Наконец — это, правда, не более чем подозрение на основе «косвенных улик»; ведь о «таких вещах» не пишут — я думаю, он всегда был склонен старомодно, неуклюже поухаживать за женщинами. Вот, пожалуй, весь список его «грехов».
А определяющим его качеством было то, что в своей личной жизни он строго следовал тем прекрасным принципам, которые исповедовал публично. Такие люди встречаются, возможно, чаще, чем это обычно полагают, но все же и не слишком часто и тем реже, чем крупнее сам человек.
Естественно, лучше всего проверяется человек в острой, опасной ситуации, особенно перед лицом смерти.
С 1948 года Эйнштейн знал, что в любой момент он может ждать смертельного приступа. Он не раз говорил до этого, что смерть не страшит его, что ожидание смерти ничего не изменило бы в его жизни, а теперь доказал это.
Он действительно ничего не изменил. Разве что соблюдал диету. И точно так же, как тридцать лет назад, спокойно иронизировал по поводу своего возможного перехода в лучший из миров. А когда в апреле 1955 года пришло его время, он остался таким же, как был всегда.
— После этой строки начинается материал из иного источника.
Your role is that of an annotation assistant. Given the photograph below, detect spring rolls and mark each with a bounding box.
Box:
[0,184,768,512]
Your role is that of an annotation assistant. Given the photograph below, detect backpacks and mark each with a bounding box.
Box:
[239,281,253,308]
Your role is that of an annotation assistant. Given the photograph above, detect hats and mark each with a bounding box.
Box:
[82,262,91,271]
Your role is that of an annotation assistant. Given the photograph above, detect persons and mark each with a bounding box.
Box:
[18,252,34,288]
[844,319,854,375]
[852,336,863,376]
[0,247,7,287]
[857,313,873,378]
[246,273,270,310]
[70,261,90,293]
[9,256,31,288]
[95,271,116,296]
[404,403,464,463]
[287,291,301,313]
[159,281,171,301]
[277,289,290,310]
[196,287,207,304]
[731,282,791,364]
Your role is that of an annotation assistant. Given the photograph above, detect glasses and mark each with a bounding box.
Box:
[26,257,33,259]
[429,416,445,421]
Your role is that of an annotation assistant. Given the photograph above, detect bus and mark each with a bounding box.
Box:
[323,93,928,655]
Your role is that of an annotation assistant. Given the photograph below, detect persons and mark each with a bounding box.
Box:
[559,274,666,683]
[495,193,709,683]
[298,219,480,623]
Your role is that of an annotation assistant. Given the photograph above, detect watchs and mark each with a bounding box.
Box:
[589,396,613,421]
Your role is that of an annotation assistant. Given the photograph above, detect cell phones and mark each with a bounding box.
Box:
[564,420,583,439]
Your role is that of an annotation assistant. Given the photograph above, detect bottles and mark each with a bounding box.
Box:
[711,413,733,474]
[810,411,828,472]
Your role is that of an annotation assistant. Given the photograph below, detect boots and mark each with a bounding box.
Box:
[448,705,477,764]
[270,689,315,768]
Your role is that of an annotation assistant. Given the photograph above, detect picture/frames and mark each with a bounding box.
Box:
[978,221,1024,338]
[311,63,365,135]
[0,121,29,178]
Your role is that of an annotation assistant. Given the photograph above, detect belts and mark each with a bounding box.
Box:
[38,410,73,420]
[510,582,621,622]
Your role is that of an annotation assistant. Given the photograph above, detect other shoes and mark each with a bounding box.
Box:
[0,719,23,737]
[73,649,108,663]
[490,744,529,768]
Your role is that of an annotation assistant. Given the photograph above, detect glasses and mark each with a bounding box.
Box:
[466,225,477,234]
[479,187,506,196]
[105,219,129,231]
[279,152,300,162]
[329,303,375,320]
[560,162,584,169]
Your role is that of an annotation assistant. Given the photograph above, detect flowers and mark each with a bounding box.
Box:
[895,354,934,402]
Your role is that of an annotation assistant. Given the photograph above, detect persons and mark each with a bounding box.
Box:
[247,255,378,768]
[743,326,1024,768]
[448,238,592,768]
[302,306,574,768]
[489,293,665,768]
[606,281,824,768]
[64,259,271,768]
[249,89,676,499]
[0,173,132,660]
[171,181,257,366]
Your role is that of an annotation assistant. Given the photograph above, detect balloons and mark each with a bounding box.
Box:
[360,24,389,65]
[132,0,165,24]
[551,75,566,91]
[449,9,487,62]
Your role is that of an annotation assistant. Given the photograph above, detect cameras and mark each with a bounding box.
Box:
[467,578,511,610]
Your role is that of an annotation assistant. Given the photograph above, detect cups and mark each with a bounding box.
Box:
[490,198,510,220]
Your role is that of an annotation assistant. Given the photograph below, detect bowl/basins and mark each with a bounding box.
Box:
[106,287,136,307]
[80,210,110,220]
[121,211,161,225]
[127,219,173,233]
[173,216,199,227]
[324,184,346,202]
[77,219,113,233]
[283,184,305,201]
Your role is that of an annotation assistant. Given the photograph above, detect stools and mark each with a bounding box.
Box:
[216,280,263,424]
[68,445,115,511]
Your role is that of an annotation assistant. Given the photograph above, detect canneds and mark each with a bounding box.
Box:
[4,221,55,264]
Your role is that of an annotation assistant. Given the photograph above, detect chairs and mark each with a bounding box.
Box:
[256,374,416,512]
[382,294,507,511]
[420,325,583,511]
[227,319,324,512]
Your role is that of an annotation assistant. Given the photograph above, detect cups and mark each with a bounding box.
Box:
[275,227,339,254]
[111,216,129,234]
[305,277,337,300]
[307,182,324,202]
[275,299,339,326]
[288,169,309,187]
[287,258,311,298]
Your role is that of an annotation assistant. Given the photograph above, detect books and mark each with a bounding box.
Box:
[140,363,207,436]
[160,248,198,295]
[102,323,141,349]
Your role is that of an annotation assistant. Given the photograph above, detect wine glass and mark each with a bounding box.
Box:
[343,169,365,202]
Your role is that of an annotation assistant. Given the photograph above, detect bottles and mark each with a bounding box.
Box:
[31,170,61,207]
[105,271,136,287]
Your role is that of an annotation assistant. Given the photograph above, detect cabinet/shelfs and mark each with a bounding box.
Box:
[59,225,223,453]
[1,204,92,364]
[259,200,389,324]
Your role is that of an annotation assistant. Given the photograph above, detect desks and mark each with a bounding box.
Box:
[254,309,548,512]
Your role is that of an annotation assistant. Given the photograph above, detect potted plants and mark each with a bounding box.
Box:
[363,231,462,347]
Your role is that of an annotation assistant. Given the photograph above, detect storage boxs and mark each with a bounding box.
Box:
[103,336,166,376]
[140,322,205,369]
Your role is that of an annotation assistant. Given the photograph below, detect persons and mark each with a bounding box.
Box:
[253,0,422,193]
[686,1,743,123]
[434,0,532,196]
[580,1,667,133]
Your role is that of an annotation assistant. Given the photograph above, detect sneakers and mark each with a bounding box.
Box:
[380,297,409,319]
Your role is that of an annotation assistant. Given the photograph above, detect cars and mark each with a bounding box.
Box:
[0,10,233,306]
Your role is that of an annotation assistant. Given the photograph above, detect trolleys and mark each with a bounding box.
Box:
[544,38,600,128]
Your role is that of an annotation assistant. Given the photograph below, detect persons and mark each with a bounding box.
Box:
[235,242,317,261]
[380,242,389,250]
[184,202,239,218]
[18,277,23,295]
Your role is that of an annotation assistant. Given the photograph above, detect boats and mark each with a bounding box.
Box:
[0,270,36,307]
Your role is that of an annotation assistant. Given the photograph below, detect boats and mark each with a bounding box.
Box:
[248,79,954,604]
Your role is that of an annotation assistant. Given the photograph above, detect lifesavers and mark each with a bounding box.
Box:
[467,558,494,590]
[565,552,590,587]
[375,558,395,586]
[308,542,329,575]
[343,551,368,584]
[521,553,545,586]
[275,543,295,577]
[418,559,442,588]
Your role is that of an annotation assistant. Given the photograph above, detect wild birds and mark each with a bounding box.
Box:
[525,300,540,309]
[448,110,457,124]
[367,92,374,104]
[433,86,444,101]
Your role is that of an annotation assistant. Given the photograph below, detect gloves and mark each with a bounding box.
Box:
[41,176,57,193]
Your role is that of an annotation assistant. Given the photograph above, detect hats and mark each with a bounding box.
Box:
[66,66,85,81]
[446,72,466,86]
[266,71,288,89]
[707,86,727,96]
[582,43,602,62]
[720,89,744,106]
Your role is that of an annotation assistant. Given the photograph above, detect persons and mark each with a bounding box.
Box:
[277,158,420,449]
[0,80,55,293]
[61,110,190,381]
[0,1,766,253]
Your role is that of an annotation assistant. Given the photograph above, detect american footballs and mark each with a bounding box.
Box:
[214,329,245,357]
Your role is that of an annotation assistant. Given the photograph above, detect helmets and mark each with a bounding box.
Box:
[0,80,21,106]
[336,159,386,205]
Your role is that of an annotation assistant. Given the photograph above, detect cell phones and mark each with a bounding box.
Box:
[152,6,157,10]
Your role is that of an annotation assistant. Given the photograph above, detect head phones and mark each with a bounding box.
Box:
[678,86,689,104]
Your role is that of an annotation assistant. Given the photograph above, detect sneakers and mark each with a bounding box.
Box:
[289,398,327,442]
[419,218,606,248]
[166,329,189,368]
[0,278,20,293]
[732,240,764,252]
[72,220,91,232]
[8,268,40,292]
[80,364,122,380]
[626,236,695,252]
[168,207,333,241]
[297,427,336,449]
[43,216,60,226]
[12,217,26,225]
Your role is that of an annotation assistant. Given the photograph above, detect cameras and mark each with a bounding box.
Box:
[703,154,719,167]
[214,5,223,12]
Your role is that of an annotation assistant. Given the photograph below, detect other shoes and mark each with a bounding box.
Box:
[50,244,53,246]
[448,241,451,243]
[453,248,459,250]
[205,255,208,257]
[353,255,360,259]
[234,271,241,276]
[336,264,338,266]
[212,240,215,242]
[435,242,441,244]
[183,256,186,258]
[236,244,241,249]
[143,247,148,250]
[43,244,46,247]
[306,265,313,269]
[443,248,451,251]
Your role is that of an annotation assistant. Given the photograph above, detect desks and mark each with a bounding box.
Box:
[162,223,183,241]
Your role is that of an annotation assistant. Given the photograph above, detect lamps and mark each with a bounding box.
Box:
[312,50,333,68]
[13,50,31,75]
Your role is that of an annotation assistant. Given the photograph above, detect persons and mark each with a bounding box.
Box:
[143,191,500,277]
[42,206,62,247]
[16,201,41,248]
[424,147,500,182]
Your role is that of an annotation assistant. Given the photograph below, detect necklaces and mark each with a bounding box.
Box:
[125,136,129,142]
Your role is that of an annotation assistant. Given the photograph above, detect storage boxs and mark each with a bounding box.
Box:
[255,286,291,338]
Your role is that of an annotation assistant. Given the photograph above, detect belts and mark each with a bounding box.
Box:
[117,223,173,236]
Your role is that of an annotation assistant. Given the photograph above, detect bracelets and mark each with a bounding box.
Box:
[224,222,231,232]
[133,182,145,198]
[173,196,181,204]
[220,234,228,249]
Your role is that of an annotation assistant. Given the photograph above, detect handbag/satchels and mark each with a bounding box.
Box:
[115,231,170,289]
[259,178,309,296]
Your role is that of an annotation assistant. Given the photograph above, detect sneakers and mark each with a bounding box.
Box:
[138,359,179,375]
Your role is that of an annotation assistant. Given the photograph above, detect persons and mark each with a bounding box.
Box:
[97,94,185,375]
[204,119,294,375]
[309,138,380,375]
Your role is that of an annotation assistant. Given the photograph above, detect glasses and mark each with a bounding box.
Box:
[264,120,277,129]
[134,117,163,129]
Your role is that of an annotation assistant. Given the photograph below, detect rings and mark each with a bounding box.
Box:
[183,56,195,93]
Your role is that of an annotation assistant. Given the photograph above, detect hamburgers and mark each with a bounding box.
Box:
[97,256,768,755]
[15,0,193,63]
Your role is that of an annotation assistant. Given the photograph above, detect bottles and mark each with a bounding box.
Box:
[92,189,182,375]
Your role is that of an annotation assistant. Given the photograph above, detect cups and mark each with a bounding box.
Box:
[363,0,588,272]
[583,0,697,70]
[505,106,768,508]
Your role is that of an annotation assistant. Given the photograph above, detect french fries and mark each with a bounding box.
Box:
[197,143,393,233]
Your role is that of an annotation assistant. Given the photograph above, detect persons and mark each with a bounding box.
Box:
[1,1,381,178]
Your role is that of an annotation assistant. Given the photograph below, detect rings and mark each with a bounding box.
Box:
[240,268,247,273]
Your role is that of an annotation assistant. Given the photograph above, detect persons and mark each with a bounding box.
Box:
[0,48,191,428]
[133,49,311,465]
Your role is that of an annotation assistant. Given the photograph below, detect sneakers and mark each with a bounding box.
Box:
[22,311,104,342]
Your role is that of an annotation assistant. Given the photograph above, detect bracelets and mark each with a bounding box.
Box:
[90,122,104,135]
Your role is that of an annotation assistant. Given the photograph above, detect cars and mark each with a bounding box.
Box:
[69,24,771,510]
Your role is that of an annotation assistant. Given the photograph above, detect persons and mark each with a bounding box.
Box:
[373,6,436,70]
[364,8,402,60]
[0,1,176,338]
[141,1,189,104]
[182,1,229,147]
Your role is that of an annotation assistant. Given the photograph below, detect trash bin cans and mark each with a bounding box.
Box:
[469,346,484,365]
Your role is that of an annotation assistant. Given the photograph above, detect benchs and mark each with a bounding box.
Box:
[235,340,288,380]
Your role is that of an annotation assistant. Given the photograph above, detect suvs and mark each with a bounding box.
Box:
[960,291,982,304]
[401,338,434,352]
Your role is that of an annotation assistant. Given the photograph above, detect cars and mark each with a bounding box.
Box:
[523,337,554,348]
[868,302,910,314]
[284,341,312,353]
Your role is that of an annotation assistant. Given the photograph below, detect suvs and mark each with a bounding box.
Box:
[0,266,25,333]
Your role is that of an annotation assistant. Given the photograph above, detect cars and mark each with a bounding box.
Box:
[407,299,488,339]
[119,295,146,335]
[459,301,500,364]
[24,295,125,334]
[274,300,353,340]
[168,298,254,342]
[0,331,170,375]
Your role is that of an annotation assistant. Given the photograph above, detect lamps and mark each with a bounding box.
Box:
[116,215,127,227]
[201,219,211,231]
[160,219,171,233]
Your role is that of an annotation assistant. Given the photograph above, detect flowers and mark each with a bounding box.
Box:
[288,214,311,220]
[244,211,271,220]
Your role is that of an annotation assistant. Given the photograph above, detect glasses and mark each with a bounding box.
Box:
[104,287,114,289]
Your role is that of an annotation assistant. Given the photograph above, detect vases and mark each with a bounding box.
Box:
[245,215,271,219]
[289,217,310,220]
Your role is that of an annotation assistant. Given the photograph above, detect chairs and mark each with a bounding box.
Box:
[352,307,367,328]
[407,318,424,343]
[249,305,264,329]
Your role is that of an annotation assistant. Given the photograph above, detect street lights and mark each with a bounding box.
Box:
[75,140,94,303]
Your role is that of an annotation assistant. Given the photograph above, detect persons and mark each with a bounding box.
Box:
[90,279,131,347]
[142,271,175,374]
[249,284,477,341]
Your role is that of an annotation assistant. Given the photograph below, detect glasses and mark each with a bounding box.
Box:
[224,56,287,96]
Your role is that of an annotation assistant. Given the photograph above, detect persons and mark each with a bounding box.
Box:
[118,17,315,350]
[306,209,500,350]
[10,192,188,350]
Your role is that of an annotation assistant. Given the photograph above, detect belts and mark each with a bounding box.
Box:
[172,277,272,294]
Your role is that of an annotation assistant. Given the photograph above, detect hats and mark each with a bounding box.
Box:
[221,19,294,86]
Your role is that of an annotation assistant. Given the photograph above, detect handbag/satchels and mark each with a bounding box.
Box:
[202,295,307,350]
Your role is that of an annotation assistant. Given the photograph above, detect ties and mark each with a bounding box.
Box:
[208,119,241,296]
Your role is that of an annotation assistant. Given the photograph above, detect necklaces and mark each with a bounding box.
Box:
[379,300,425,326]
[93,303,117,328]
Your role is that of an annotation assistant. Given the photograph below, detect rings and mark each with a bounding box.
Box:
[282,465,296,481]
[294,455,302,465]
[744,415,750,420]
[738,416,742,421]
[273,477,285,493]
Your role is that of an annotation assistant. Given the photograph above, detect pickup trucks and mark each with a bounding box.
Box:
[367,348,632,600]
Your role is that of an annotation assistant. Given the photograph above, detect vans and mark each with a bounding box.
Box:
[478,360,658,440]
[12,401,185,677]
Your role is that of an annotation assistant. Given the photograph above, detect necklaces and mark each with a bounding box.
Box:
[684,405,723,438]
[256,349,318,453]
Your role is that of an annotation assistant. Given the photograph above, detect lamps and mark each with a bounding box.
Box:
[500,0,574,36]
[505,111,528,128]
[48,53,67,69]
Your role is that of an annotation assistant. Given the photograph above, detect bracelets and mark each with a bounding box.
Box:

Умирал он тяжело, его почти не оставляли мучительные боли. И он знал, что должен умереть. Но как только ему становилось легче, он возвращался к своей излюбленной иронии и стойко, без какой-либо тени позерства ждал развития событий.
Умер он во сне.
Вероятно, он был одним из самых привлекательных людей в истории человечества.